▶ Talimat: "Is point 485,295" ifadesinin geçtiği satırdan kayıtların sonuna kadar uzanan bölümü, "nearest" yerine "closest" koyarak yeniden yaz. Geri kalan her şeyi olduğu gibi bırak.

▶ Çıkarılan Kayıtlar:
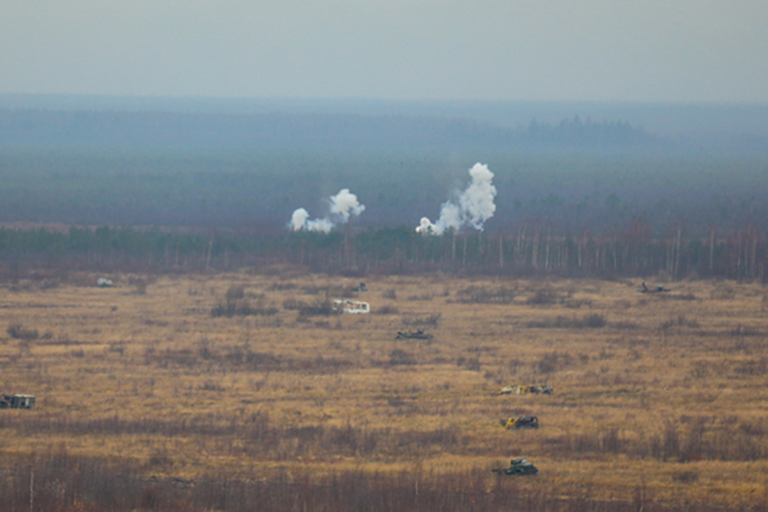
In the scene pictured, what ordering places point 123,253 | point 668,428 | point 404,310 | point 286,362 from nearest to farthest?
point 668,428 → point 286,362 → point 404,310 → point 123,253

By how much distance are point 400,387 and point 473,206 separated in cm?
11715

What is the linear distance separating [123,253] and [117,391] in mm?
79646

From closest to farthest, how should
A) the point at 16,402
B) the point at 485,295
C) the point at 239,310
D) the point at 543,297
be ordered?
the point at 16,402, the point at 239,310, the point at 543,297, the point at 485,295

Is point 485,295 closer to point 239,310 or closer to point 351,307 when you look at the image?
point 351,307

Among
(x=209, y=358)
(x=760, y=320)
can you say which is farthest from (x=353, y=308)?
(x=760, y=320)

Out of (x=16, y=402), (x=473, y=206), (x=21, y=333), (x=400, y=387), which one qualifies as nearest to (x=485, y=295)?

▶ Çıktı:
Is point 485,295 closer to point 239,310 or closer to point 351,307 when you look at the image?
point 351,307

Among
(x=209, y=358)
(x=760, y=320)
can you say which is farthest from (x=353, y=308)?
(x=760, y=320)

Out of (x=16, y=402), (x=473, y=206), (x=21, y=333), (x=400, y=387), which one qualifies as closest to (x=485, y=295)?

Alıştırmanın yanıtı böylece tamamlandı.